** begin Page text **
The particular section controlling, N.J.S.A. 14A:14-10, contains several subsections. N.J.S.A. 14A:14-10(1) provides that an obligation incurred by a corporation which is or will thereby be rendered insolvent is fraudulent as to existing creditors without regard to actual intent if the obligation was incurred without a fair consideration. N.J.S.A. 14A:14-10(1); Roxbury State Bank v. Clarendon, supra, 129 N.J.Super. at 369, 324 A.2d 24. On the date the security agreement between the Hartwells and Hartwell Co., Inc. was executed, no rent was owing. The landlord's lien under 2A:42-1 is not a lien that arises at the inception of the lease. See Bodell v. Real Securities Invest. Co., 89 N.J.L. 707, 708, 99 A. 337 (E. & A.1916) (Per curiam ); Franz Realty Co. v. Welsh, 86 N.J.Eq. 228, 230, 98 A. 387 (E. & A.1916). It is not actually a lien at all, but rather a statutory right to preference in payment over other creditors. Franz Realty Co. v. Welsh, supra at 230, 98 A. 387; Farmers & Merchants Nat'l Bank v. Boymann, 155 N.J.Super. 120, 124, 382 A.2d 437 (Cty.Ct.1977); Greenspan & Greenberger Co. v. Goerke Co., 112 N.J.Eq. 391, 396, 164 A. 471 (Ch.1933), aff'd Per curiam 114 N.J.Eq. 19, 168 A. 396 (E. & A.1933). Iantha, therefore, was not an "existing creditor" at the time of the creation of the security interest and N.J.S.A. 14A:14-10(1) is not applicable.

Subsection 4 of N.J.S.A. 14A:14-10 provides that: "Every transfer made and every obligation incurred by a corporation with actual intent * * * to hinder, delay, or defraud either present or future creditors of the corporation, is fraudulent as to both such present and future creditors." There has been no suggestion that Hartwell Co., Inc. had actual intent to defraud Iantha, Inc. or any other subsequent creditor, and N.J.S.A. 14A:14-10(4) is thus not applicable. N.J.S.A. 14A:14-10(5) also has no application because no receivership has been commenced.

The two remaining material provisions of N.J.S.A. 14A:14-10 provide:

(2) Every transfer made without fair consideration when the corporation making it is engaged or is about to engage in a business or transaction for which the property remaining in its hands after the transfer is an unreasonably small capital, is fraudulent as to creditors and as to other persons who become creditors during the continuance of such business or transaction without regard to its actual intent.
** end Page text **
■ **Directive 1**:
Answer these questions from the passage on N.J.S.A. 14A:14-10:
(a) How much rent was owing on the date the security agreement between the Hartwells and Hartwell Co., Inc. was executed?
(b) What does the passage say the landlord's lien under 2A:42-1 actually is?
(c) Why does N.J.S.A. 14A:14-10(5) have no application?
■ **Directive 2**:
Write the next part of the passage on N.J.S.A. 14A:14-10, picking up after its last sentence.
** begin Records shown **
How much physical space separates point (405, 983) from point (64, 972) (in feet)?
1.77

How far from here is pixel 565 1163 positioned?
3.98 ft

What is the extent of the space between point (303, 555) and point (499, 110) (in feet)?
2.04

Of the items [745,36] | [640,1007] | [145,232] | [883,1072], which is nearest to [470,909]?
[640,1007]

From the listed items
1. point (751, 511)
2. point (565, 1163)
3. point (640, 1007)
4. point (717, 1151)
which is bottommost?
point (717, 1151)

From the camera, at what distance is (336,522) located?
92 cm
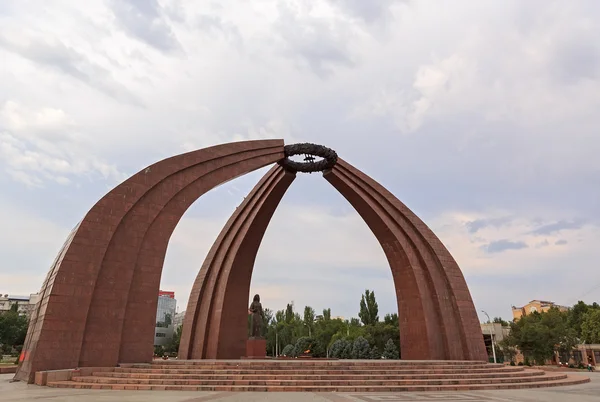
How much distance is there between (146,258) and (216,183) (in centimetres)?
351

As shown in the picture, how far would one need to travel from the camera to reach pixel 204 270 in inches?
727

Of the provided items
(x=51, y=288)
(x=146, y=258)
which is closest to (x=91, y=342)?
(x=51, y=288)

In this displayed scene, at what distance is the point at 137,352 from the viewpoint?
486 inches

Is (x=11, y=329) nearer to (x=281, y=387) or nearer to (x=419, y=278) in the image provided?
(x=419, y=278)

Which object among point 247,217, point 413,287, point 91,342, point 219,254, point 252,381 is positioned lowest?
point 252,381

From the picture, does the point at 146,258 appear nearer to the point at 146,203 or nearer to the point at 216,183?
the point at 146,203

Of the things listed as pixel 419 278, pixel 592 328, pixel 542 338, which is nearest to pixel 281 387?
pixel 419 278

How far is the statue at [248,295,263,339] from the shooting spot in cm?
1825

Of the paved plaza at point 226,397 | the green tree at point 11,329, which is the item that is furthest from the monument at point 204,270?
the green tree at point 11,329

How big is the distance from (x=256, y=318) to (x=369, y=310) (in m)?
22.4

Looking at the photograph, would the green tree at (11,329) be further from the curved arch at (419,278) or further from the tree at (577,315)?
the tree at (577,315)

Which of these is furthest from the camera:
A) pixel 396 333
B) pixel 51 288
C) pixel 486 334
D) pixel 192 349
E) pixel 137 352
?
pixel 486 334

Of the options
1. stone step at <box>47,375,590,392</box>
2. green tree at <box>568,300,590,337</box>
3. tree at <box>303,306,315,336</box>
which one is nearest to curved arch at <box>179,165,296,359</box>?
stone step at <box>47,375,590,392</box>

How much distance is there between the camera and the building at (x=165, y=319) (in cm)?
5484
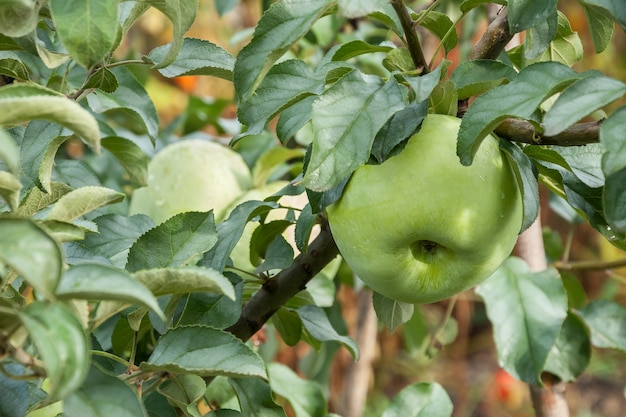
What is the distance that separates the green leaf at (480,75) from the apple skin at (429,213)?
1.0 inches

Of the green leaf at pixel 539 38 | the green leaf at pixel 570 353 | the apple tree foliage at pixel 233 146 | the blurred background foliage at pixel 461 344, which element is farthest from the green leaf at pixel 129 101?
the blurred background foliage at pixel 461 344

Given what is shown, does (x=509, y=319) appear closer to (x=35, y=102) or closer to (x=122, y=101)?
(x=122, y=101)

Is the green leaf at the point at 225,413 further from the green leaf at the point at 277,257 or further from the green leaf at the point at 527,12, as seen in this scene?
the green leaf at the point at 527,12

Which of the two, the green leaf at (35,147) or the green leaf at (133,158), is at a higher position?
the green leaf at (35,147)

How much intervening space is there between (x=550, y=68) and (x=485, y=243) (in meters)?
0.11

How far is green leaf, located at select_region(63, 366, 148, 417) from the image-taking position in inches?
14.3

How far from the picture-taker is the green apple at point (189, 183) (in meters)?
0.85

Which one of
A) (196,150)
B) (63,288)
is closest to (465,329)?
(196,150)

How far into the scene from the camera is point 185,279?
389 millimetres

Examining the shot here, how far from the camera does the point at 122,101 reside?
0.67 meters

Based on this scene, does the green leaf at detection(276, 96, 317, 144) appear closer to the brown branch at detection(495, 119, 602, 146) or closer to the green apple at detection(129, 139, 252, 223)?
the brown branch at detection(495, 119, 602, 146)

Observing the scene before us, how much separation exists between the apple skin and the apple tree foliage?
1cm

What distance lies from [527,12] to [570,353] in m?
0.50

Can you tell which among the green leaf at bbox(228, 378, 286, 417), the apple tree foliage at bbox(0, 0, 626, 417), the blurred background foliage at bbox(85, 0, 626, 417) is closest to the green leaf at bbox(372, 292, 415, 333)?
** end Records shown **
■ **Written reply 1**:
(a) No rent was owing.
(b) A statutory right to preference in payment over other creditors.
(c) No receivership has been commenced.

■ **Written reply 2**:
(3) Every transfer made and every obligation incurred without fair consideration when the corporation making the transfer or entering into the obligation intends to or believes that it will incur debts beyond its ability to pay as they mature, is fraudulent as to both present and future creditors. (N.J.S.A. 14A:14-10(2), 10(3)).

Plaintiff contends that the corporation received fair consideration in exchange for the grant of a security interest in virtually all its assets because plaintiff forgave a $17,622.45 debt that the corporation owed to the Hartwells. Under the Uniform Fraudulent Conveyance Act, N.J.S.A. 25:2-7 to 19, satisfaction of an antecedent debt is fair consideration. N.J.S.A. 25:2-9(a); Schwartz v. Battifarano, 2 N.J. 478, 484, 67 A.2d 148 (1949); Johnson v. Lentini, 66 N.J.Super. 398, 405, 169 A.2d 208 (Ch.Div.1961). Since the provisions of N.J.S.A. 14A:14-10 are very similar to sections of the Uniform Fraudulent Conveyance Act, N.J.S.A. 25:2-10 to 13, the law developed under the Uniform Fraudulent Conveyance Act may be applied to the Corporation Act. See Roxbury State Bank v. Clarendon, supra, 129 N.J.Super. at 369, 324 A.2d 24. The court holds, therefore, that satisfaction of an antecedent debt is fair consideration within the context of N.J.S.A. 14A:14-10.

In the instant case the corporation gave the Hartwells a security interest in its assets in exchange for a release of a debt owed by the corporation to the Hartwells. While the forgiveness of the debt was part of the bargain between the Hartwells and the Laings, it inured to the benefit of the corporation. The corporation received fair consideration in exchange for the creation of the security interest.

The amount of the antecedent debt was $17,622.45. The amount of debt secured by the security agreement was $25,000. Since the consideration consists of the forgiveness of the antecedent debt, the security interest is only valid in the amount of...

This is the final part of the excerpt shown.